Document extract.
= = = = = = =

According to the author, what does the mathematical proof do? How does the proof function in Everything and More?
The concept of a math proof is fascinating to me, and in its discussions of proofs, Everything and More inquires about the nature and power of the proof.
Please keep these questions in mind as you read this blog: “In what way can we say a unicorn exists that is fundamentally different, less real, than the way abstractions like humanity or horn or integer exist? Which is once again the question: In what way do abstract entities exist, or do they exist at all except as ideas in human minds-i.e., are they metaphysical fictions?….Are mathematical realities discovered, or merely created, or somehow both?” (20).
The proof holds enormous power in the world of math and in Everything and More. The author proposes that through a proof, we can definitively prove the truth. In discussing abstractions in the context of set theory, the author insists that “we are proving, deductively and thus definitively, truths about the makeup and relations of such things” (256). Furthermore, the writing suggests that the proof literally give existence to abstractions: “So one thing to appreciate up front is that, however abstract infinite systems are, after Cantor they are most definitely not abstract in the nonreal/unreal way that unicorns are” (205). This quote conveys the author’s faith in the power of the proof. The proof, according to the author, confers existence to infinite systems. The author does not assert that infinite systems have always existed. He does, however, express that “after Cantor, they are most definitely not abstract in the nonreal/unreal way that unicorns are.” What does the author mean by “after Cantor”? What does Cantor do that convinces the author of the abstract existence of infinite systems? Cantor proofs it. Thus, the proof has the power to make previously “nonreal/unreal” entities real or at least confirm their reality.

= = = = = = =

Input data.
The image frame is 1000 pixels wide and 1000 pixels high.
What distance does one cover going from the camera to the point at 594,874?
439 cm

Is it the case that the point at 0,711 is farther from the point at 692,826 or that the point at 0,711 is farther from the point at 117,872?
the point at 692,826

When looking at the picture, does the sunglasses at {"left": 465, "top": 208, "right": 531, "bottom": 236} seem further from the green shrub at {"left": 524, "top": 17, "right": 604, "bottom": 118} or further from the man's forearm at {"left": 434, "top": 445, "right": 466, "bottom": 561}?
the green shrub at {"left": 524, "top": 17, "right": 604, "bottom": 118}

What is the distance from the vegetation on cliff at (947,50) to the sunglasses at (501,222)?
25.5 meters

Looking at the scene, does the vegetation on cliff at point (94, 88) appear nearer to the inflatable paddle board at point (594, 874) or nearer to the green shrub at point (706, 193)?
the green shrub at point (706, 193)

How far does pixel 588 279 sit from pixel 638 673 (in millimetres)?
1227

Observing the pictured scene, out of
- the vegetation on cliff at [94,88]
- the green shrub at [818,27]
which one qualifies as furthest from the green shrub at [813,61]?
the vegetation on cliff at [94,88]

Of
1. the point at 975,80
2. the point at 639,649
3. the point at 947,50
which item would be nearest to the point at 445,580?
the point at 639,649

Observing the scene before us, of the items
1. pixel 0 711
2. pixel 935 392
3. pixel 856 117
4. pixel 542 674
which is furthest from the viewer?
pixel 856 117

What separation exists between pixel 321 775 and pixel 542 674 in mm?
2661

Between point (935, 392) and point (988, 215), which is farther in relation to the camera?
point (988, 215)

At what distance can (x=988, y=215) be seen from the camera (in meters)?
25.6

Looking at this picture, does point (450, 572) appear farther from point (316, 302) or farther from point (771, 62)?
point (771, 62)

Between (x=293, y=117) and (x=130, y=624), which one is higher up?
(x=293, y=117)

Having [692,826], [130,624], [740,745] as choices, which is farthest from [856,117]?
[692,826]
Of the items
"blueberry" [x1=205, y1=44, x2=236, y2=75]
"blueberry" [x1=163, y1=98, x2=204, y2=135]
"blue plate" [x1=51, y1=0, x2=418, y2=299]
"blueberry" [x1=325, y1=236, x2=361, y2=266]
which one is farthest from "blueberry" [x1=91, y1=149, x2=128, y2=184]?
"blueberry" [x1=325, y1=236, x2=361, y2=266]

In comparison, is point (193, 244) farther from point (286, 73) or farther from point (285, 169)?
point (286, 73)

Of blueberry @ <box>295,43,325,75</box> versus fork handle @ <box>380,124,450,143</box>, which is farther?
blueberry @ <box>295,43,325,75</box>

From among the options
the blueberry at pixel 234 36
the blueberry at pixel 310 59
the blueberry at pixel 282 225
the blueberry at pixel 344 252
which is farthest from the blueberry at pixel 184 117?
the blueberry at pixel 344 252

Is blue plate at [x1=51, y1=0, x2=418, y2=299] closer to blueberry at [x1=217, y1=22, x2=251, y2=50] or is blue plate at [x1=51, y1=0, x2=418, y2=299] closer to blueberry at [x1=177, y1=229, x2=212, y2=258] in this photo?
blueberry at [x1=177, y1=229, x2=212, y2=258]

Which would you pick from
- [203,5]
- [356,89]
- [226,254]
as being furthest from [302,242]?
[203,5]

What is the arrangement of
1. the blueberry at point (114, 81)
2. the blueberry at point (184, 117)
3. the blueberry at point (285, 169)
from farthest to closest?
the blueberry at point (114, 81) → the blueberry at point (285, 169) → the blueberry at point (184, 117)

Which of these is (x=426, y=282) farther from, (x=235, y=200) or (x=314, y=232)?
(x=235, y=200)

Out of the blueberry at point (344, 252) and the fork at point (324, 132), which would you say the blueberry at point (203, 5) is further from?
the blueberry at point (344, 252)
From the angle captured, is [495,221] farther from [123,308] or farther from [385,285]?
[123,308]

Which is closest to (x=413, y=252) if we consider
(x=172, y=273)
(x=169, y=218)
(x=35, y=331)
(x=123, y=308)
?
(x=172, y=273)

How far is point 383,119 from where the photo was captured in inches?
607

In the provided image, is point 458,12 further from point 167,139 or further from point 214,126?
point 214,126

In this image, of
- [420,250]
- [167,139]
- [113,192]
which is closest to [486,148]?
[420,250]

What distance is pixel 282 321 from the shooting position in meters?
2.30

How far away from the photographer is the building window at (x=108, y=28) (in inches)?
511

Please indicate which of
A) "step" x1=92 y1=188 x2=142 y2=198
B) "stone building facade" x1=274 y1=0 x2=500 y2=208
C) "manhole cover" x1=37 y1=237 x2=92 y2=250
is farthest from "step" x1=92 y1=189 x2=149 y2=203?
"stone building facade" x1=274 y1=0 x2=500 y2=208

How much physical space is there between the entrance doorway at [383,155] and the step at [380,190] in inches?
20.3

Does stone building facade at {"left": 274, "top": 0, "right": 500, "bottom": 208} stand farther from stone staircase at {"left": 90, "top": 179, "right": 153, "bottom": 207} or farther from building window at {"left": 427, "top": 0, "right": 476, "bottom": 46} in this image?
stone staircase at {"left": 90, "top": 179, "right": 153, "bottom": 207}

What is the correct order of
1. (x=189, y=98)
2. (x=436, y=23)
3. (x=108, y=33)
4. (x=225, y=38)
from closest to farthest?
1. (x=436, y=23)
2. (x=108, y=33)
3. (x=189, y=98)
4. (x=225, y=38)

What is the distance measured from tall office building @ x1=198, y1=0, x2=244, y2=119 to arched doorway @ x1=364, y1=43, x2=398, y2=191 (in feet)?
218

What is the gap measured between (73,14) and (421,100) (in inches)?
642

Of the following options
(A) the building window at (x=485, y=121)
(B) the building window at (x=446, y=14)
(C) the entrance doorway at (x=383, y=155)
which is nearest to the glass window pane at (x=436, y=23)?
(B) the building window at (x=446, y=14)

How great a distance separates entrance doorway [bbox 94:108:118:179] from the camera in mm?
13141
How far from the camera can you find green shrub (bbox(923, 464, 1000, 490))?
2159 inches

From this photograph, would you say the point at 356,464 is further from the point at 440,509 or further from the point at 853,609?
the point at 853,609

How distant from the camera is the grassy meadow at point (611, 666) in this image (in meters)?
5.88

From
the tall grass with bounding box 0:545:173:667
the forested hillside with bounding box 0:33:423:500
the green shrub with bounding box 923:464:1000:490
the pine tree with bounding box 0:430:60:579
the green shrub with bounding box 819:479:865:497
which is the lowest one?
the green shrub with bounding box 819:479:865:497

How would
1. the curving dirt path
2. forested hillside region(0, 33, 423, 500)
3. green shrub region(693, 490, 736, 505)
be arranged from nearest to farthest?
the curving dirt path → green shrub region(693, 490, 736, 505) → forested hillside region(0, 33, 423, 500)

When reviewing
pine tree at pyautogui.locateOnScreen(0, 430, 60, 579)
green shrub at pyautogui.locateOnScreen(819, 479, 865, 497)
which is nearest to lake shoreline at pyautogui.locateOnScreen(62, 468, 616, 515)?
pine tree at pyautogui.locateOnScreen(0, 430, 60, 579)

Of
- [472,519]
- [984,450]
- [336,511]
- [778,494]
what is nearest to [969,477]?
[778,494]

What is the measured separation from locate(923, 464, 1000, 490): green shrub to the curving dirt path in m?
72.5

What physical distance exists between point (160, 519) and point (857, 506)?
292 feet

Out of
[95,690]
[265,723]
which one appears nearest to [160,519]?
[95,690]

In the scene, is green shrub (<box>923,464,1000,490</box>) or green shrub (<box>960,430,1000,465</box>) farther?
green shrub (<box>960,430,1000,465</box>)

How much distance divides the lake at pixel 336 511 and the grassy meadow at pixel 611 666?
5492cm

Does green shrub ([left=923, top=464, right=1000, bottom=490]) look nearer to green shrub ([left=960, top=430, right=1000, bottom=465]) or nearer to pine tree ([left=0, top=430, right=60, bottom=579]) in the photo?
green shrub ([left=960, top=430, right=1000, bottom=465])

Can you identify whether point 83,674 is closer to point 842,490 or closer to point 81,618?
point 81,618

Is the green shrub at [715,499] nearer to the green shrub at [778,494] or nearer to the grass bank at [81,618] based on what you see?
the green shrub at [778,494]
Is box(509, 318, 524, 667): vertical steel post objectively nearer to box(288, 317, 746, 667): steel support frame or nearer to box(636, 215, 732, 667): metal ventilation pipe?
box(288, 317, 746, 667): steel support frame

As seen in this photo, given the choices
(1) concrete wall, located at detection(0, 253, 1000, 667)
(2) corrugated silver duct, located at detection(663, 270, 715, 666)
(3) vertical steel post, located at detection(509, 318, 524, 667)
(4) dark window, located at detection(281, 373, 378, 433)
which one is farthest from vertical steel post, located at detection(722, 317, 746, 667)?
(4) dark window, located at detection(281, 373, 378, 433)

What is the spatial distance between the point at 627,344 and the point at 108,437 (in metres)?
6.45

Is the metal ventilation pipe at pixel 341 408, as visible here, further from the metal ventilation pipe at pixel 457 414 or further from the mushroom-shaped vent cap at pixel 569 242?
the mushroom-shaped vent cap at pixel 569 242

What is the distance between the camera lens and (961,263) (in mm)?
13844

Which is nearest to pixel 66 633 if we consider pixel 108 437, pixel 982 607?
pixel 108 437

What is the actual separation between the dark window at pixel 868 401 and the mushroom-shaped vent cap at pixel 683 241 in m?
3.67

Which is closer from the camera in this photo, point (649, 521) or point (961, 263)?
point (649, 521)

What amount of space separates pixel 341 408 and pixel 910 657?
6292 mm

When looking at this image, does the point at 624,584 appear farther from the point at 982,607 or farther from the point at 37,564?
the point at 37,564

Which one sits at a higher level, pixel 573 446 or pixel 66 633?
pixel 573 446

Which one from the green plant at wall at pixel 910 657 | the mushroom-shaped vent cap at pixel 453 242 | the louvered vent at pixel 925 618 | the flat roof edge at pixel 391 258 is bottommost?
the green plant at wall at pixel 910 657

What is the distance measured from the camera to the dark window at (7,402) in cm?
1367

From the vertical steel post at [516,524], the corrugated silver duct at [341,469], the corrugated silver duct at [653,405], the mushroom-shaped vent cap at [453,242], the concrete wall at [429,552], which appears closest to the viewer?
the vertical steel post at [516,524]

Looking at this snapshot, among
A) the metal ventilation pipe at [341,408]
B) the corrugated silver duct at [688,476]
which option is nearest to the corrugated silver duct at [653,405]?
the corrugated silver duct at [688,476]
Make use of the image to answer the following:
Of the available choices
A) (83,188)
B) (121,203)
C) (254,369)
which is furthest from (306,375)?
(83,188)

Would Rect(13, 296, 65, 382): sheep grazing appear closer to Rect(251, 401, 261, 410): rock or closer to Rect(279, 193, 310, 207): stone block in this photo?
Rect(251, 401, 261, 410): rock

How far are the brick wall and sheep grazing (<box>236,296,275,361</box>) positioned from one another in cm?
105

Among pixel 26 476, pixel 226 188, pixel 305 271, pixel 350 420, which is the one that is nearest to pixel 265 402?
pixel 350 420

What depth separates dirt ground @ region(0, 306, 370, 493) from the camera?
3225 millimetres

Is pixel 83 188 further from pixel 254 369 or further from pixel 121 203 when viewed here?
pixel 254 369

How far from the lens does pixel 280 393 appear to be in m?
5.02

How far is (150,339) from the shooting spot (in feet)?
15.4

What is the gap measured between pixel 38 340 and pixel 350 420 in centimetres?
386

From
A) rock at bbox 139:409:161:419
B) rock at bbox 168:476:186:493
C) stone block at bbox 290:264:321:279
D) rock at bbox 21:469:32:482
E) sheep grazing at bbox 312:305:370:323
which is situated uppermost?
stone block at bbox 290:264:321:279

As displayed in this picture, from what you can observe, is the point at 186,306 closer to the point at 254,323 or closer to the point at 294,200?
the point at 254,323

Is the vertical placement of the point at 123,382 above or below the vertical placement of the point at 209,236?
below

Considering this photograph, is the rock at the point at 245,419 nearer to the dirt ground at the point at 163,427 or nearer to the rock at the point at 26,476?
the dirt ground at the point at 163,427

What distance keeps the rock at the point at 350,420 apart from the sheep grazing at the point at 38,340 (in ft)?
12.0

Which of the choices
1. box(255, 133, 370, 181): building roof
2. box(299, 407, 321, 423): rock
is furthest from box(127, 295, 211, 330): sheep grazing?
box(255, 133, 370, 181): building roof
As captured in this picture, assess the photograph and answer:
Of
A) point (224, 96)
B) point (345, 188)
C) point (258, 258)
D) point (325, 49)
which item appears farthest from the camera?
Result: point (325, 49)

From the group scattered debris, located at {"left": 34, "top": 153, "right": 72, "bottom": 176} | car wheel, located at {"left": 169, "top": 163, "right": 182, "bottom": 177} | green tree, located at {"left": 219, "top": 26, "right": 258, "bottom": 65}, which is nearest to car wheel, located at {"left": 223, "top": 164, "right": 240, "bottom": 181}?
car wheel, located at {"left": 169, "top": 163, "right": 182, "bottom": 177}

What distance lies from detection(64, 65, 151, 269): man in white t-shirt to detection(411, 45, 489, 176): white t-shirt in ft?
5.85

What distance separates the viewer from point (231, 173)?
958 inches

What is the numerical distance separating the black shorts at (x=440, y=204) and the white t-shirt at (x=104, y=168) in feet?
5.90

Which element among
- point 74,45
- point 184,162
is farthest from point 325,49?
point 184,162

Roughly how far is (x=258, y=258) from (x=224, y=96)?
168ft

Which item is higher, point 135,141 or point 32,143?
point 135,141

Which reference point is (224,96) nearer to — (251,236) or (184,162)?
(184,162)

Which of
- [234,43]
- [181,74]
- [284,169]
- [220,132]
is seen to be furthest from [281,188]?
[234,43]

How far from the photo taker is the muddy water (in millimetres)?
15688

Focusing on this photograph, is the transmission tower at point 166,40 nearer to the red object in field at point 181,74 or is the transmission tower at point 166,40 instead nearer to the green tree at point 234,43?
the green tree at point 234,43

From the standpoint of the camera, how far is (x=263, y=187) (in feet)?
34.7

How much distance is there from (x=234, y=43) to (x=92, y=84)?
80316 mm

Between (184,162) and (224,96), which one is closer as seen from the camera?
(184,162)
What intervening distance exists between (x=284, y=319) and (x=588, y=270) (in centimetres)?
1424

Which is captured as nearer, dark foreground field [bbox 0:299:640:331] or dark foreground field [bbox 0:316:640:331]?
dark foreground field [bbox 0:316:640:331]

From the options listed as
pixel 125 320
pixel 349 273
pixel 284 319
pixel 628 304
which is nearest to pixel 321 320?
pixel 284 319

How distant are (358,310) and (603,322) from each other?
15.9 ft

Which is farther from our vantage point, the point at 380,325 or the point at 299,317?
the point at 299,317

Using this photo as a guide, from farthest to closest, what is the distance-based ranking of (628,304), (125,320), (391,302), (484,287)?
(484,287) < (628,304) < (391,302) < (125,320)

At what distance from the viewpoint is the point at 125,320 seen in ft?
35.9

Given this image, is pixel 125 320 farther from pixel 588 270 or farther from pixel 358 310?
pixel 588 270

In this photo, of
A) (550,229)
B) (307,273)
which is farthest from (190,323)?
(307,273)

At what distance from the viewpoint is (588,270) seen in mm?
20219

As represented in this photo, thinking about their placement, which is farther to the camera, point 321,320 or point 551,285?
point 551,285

= = = = = = =

Directives.
**A.** Transcribe the blog post on mathematical proof from "The concept of" up to and including "and power of the proof.".
**B.** Report how many lines of the rows contain the string "meters", giving only the number.
The rows are unrelated to the blog post.

Solutions to the exercise.
**A.**
The concept of a math proof is fascinating to me, and in its discussions of proofs, Everything and More inquires about the nature and power of the proof.

**B.** 4